In its separate orders filed 17 November 2006, the trial court
concluded that based upon clear, cogent, and convincing evidence,
sufficient grounds existed for terminating the parental rights of
respondent in that the minor children were neglected and that
respondent failed to pay support for the minor children
.
Respondent appeals.
Respondent contends the trial court's conclusion that she
neglected her minor children is not supported by sufficient
competent evidence or findings of fact. We hold the evidence was
sufficient to support the trial court's findings which, in turn,
were sufficient to support the order terminating parental rights.
A termination of parental rights proceeding is conducted in
two phases: (1) the adjudication phase which is governed by
N.C.G.S. § 7B-1109 and (2) the disposition phase which is governed
by N.C.G.S. § 7B-1110. See In re Brim, 139 N.C. App. 733, 741, 535
S.E.2d 367, 371 (2000). During the adjudication stage, petitioner
has the burden of proof by clear, cogent, and convincing evidenceof the existence of one or more of the statutory grounds for
termination set forth in N.C.G.S. § 7B-1111. See N.C. Gen. Stat.

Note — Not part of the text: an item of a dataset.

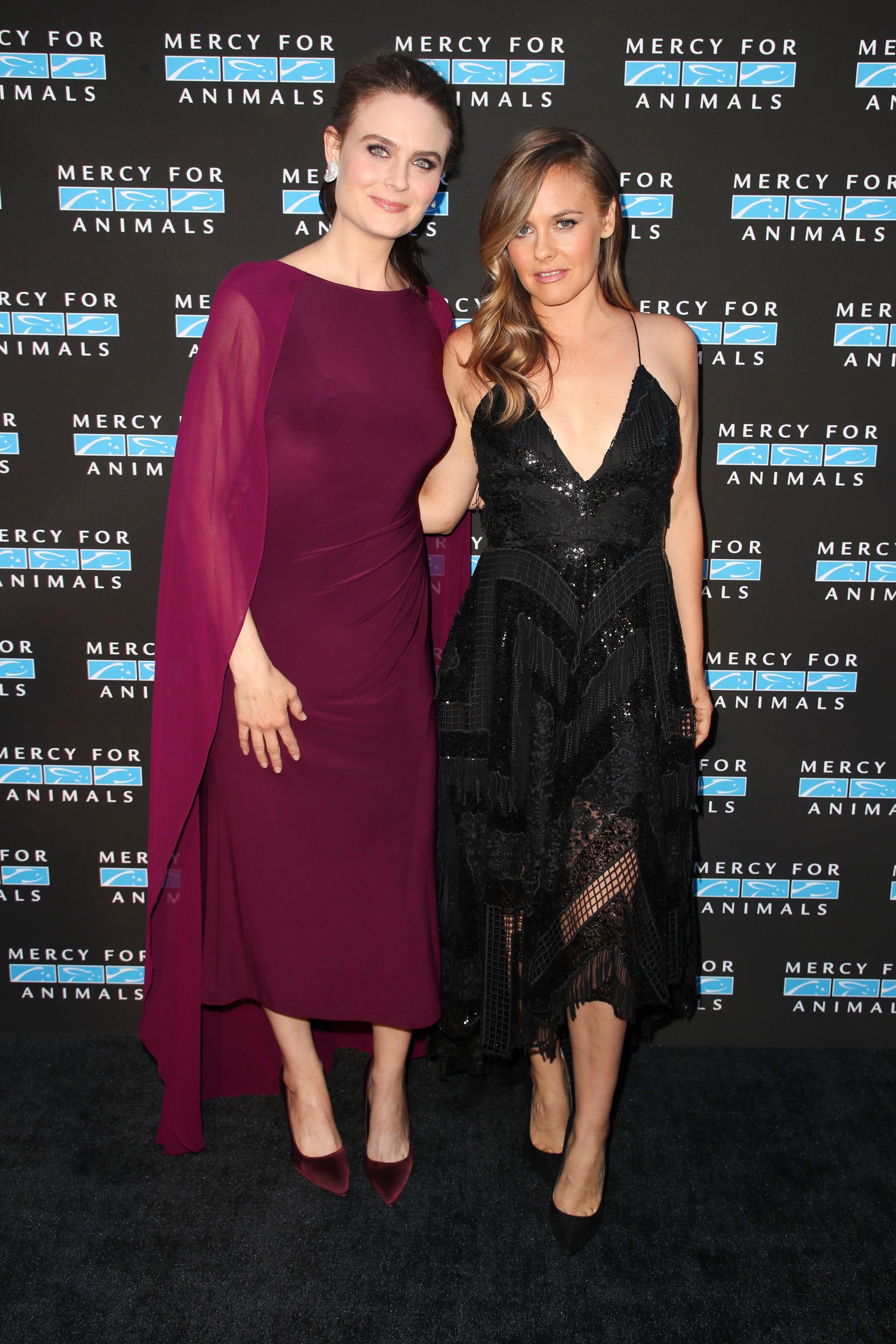 Emily Deschanel and Alicia Silverstone attend the Mercy for Animals Gala in Los Angeles on Sept. 15, 2018.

§ 7B-1109(e)-(f) (2006). The standard of appellate review is
whether the trial court's findings of fact are supported by clear,
cogent, and convincing evidence and whether the findings of fact
support the conclusions of law. In re Huff, 140 N.C. App. 288,
291, 536 S.E.2d 838, 840 (2000), disc. review denied and appeal
dismissed, 353 N.C. 374, 547 S.E.2d 9 (2001).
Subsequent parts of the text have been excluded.